PITTSBURGH (KDKA) — Kelly Pierce gently massages the legs of her son. Little Emerson doesn’t let cerebral palsy get him down.

“Good morning, Emerson. Are you ready to go today?” Ellen Kaminski asks.

Kaminski is physical therapy coordinator at the Children’s Institute of Pittsburgh’s Wexford location.

Using his crutches and the therapist’s help, the 4-year-old boy takes one step at a time. He’s nearing the end of his annual “Intensity Program.”

“Children come five days a week for three weeks,” Ellen says. “And they do two-and-a-half hours of therapy a day, and that includes physical and occupational therapy, and also some muscle preparation.”

The Intensity centerpiece is a contraption called the Spider. It allows Emerson a freedom of movement that most of us take for granted.

“We’re pushing to get him to use his crutches much more,” his mother says. “And having him be able to be in the Spider, on the rocker board with resistance, that stability, is really making him feel more confident while on the crutches.”

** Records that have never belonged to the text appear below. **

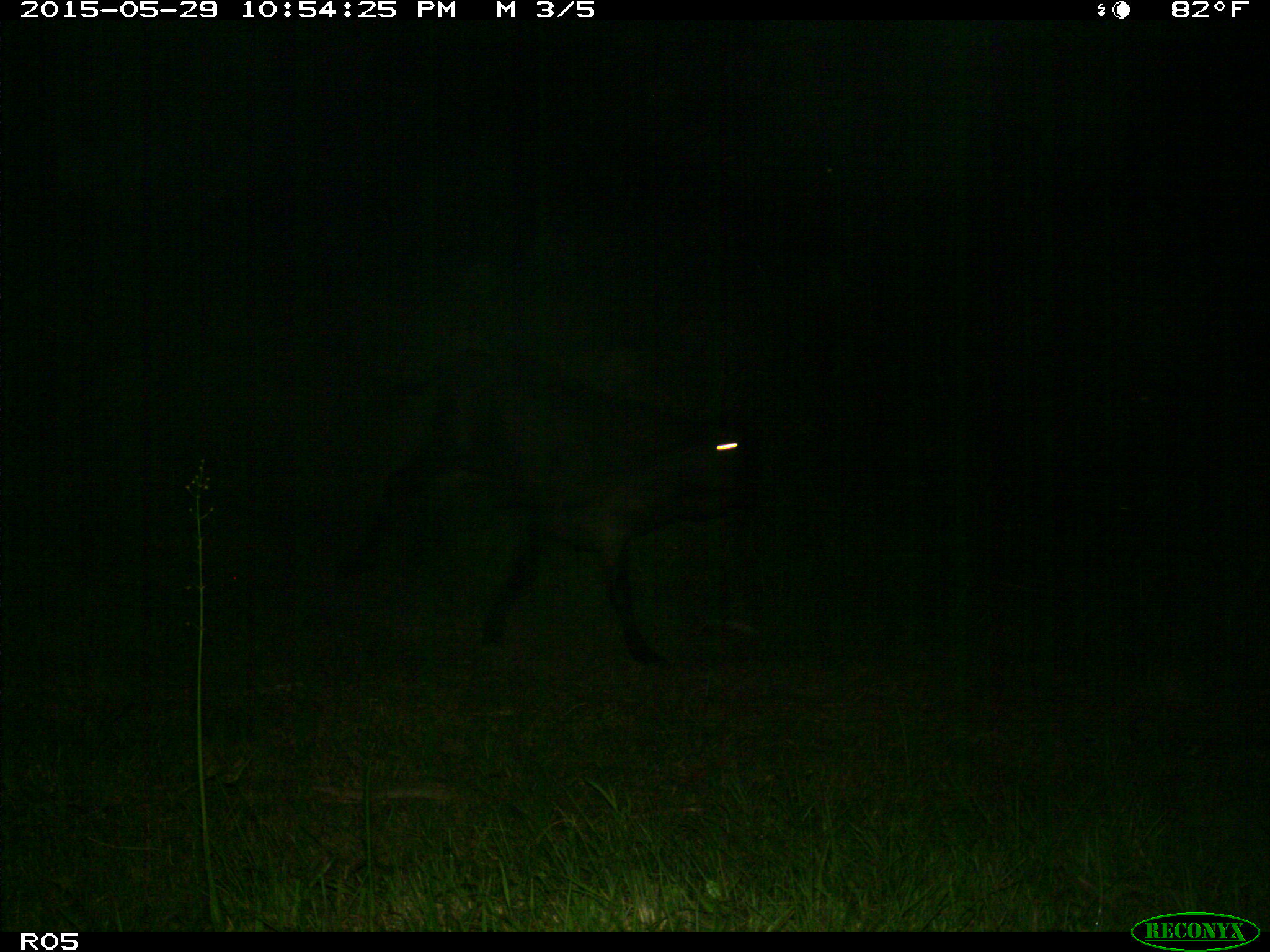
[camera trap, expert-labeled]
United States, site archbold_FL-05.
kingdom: Animalia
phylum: Chordata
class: Mammalia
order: Artiodactyla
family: Bovidae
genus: Bos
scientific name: Bos taurus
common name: domestic cow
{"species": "Bos taurus (domestic cow)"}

Two weeks earlier, Emerson could only walk three feet using his crutches. The goal was to get him up to twenty feet by the time the three week program ends. Instead, he’s done sixty, and counting.

He doesn’t even realize the Spider is work.

“Absolutely not,” his therapist says. “He thinks it’s fun in there”

“He comes here and has so much therapy and fun while he’s here, that that’s what he thinks is playtime,” Kelly Pierce adds. “It just makes me feel happy that he’s able to do these things.”